Gib den Abschnitt des Artikels über das Comeback von Tom Schwarz von „Zwei Aktivistinnen zeigen“ bis einschließlich „Höhepunkt erreicht hat.“ wieder. Ersetze darin „Stadthalle“ durch „Sporthalle“.

Textauszug:
□ □ □ □ □
Bejubelter Gewalttäter und Profiboxer: Schlimme Niederlage

Tom Schwarz siegt bei seinem Comeback als Profiboxer. Die Fans feiern ihn – nicht trotz, sondern wegen seiner Vergangenheit als Frauenschläger.

Zwei Aktivistinnen zeigen sich nackt vor Boxer-Präsentation

Zwei Aktivistinnen protestieren gegen Schwergewichtsboxer Tom Schwarz (ganz rechts) Foto: Torsten Helmke/imago

FALKENSEE taz | „Ich bin wieder zurück“, brüllt Tom Schwarz. Sein Stimmorgan ist beeindruckend. Der 110,5 Kilo schwere Boxer übertönt in seiner Ekstase sogar den Lärmpegel in der Halle, der einen Spitzenwert an diesem Abend erreicht. Die meisten der über 500 Menschen in der Falkenseer Stadthalle, die 20 Kilometer vom Zentrum Berlins entfernt liegt, sind völlig begeistert. Almin Kuc, der Promoter dieser Profiboxveranstaltung, war vorab bemüht, die Bedeutung des Duells zwischen Schwarz und Muhammed Ali Durmaz herunterzuspielen. Gegen 21.30 Uhr wird aber klar, dass der Abend mit diesem achten Kampf seinen absoluten Höhepunkt erreicht hat.
□ □ □ □ □
Bereitgestellte Daten:
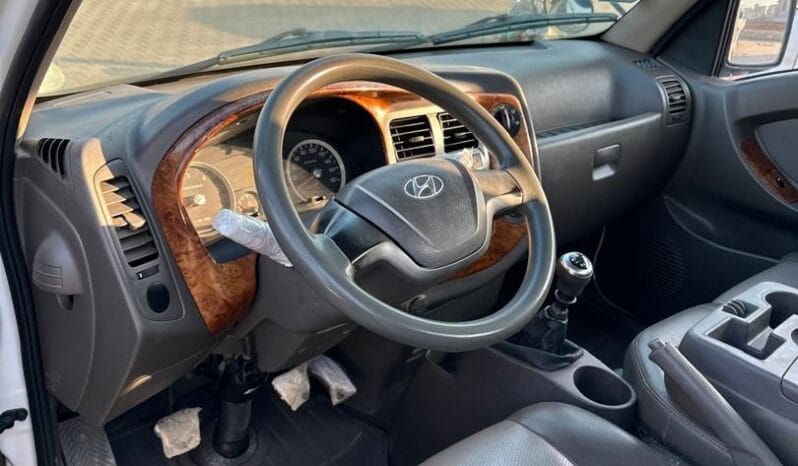 
								 مستعمل هيونداي بورتر ممتلئ									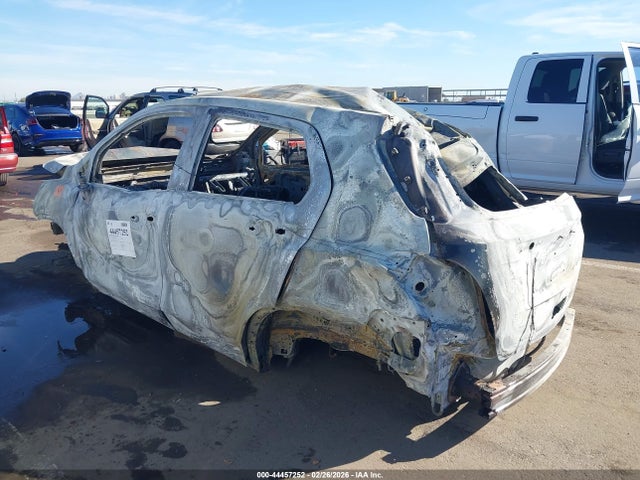 3GNCJKSB1HL168594 Chevrolet TRAX LS
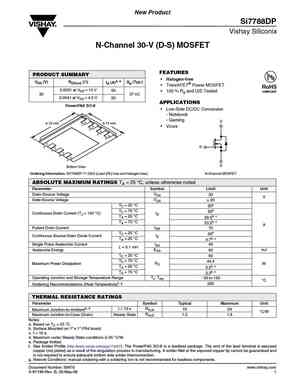 SI7788DP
□ □ □ □ □
Ergebnis der Aufgabe:
Zwei Aktivistinnen zeigen sich nackt vor Boxer-Präsentation

Zwei Aktivistinnen protestieren gegen Schwergewichtsboxer Tom Schwarz (ganz rechts) Foto: Torsten Helmke/imago

FALKENSEE taz | „Ich bin wieder zurück“, brüllt Tom Schwarz. Sein Stimmorgan ist beeindruckend. Der 110,5 Kilo schwere Boxer übertönt in seiner Ekstase sogar den Lärmpegel in der Halle, der einen Spitzenwert an diesem Abend erreicht. Die meisten der über 500 Menschen in der Falkenseer Sporthalle, die 20 Kilometer vom Zentrum Berlins entfernt liegt, sind völlig begeistert. Almin Kuc, der Promoter dieser Profiboxveranstaltung, war vorab bemüht, die Bedeutung des Duells zwischen Schwarz und Muhammed Ali Durmaz herunterzuspielen. Gegen 21.30 Uhr wird aber klar, dass der Abend mit diesem achten Kampf seinen absoluten Höhepunkt erreicht hat.